▸ **Directive 1**: According to the passage on Xinjiang and Tibet, how many Tibetan children has the state-run boarding school system separated from their families and culture?
▸ **Directive 2**: Pull out everything in the passage on Xinjiang and Tibet from "Many Uyghurs in" down to "programs in Xinjiang.".

▸ **Source**:
..............................

Email the Chinese Embassy and call for Dr Yang Hengjun’s death sentence to be quashed and for his immediate release.

Xinjiang: Families Torn Apart

Many Uyghurs in Australia remain separated from their family members, with some having had no contact for up to seven years. The UN has highlighted the large-scale separation of young Uyghur children into Chinese state-run boarding schools, while their parents are in exile, interned, or detained.

Uyghurs continue to be subjected to forced labour, despite a damning UN report two years ago that detailed these practices, which amount to crimes against humanity.

We urge the Australian Government to:

  • Demand the release of spouses, parents, and relatives of Uyghur Australian citizens who have been incarcerated on trumped-up charges or are otherwise unable to make contact.
  • Raise the issue of the forced removal of Uyghur children into state-run boarding schools and call on the Chinese leadership to end this policy.
  • Call on the Chinese leadership to end forced labour programs in Xinjiang.

Tibet: Erasing a Culture

The situation in Tibet is equally alarming. Multiple UN human rights bodies have expressed concern over the Chinese state-run boarding school system that has separated at least one million Tibetan children from their families and culture. This is part of a broader plan to assimilate Tibetans into Chinese society and erase Tibet’s distinct identity. Additionally, forced labour programs and massive involuntary relocations have disrupted the lives of Tibetan farmers and nomads, compelling them to abandon traditional livelihoods for manufacturing and construction work.

..............................

▸ **Records**:

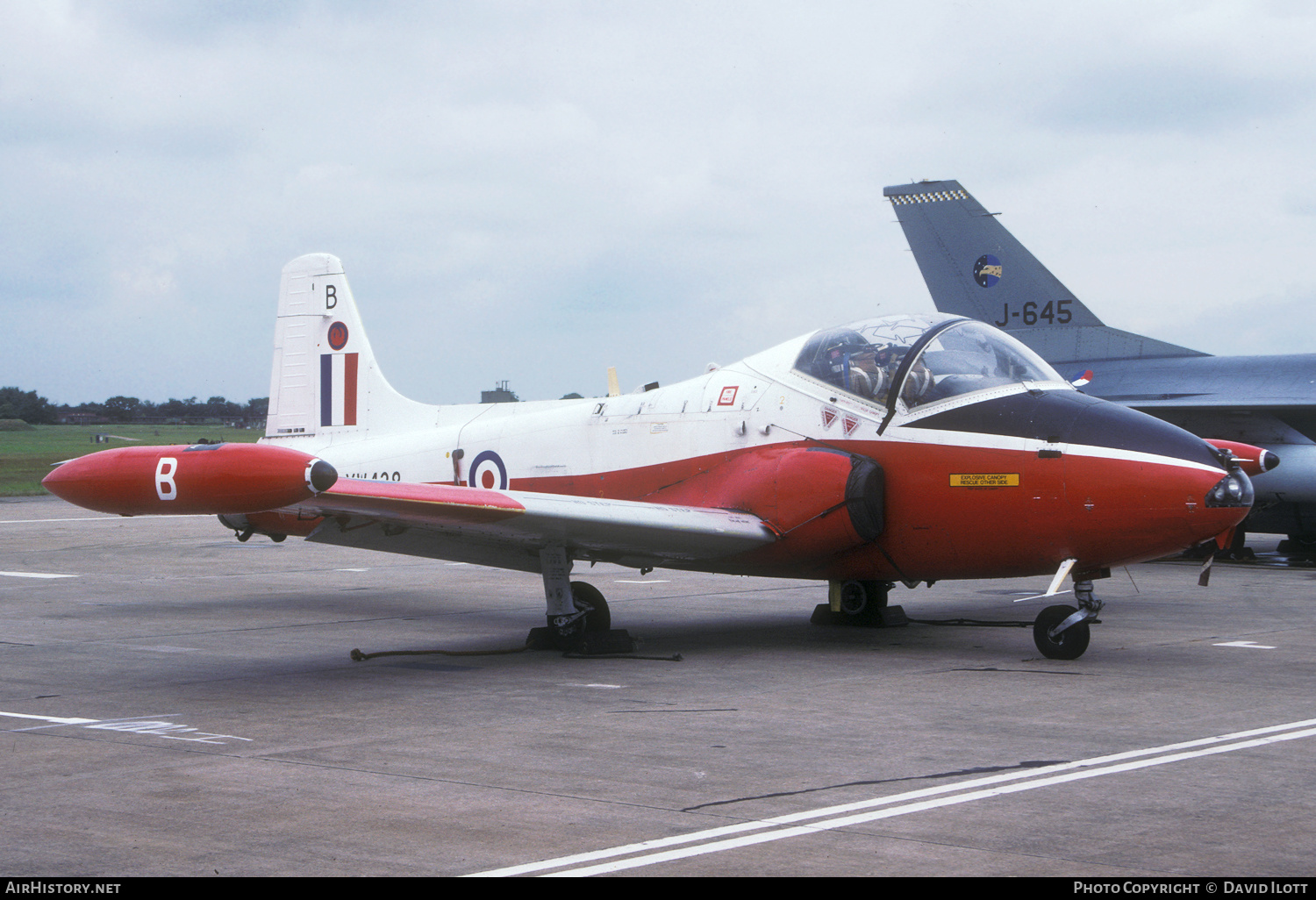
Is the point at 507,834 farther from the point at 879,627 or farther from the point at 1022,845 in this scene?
the point at 879,627

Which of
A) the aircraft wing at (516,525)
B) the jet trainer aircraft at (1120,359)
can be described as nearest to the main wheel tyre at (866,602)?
the aircraft wing at (516,525)

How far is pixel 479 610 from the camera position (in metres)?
13.4

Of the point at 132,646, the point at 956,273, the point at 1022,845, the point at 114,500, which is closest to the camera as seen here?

..............................

▸ **Reply 1**: At least one million.

▸ **Reply 2**:
Many Uyghurs in Australia remain separated from their family members, with some having had no contact for up to seven years. The UN has highlighted the large-scale separation of young Uyghur children into Chinese state-run boarding schools, while their parents are in exile, interned, or detained.

Uyghurs continue to be subjected to forced labour, despite a damning UN report two years ago that detailed these practices, which amount to crimes against humanity.

We urge the Australian Government to:

  • Demand the release of spouses, parents, and relatives of Uyghur Australian citizens who have been incarcerated on trumped-up charges or are otherwise unable to make contact.
  • Raise the issue of the forced removal of Uyghur children into state-run boarding schools and call on the Chinese leadership to end this policy.
  • Call on the Chinese leadership to end forced labour programs in Xinjiang.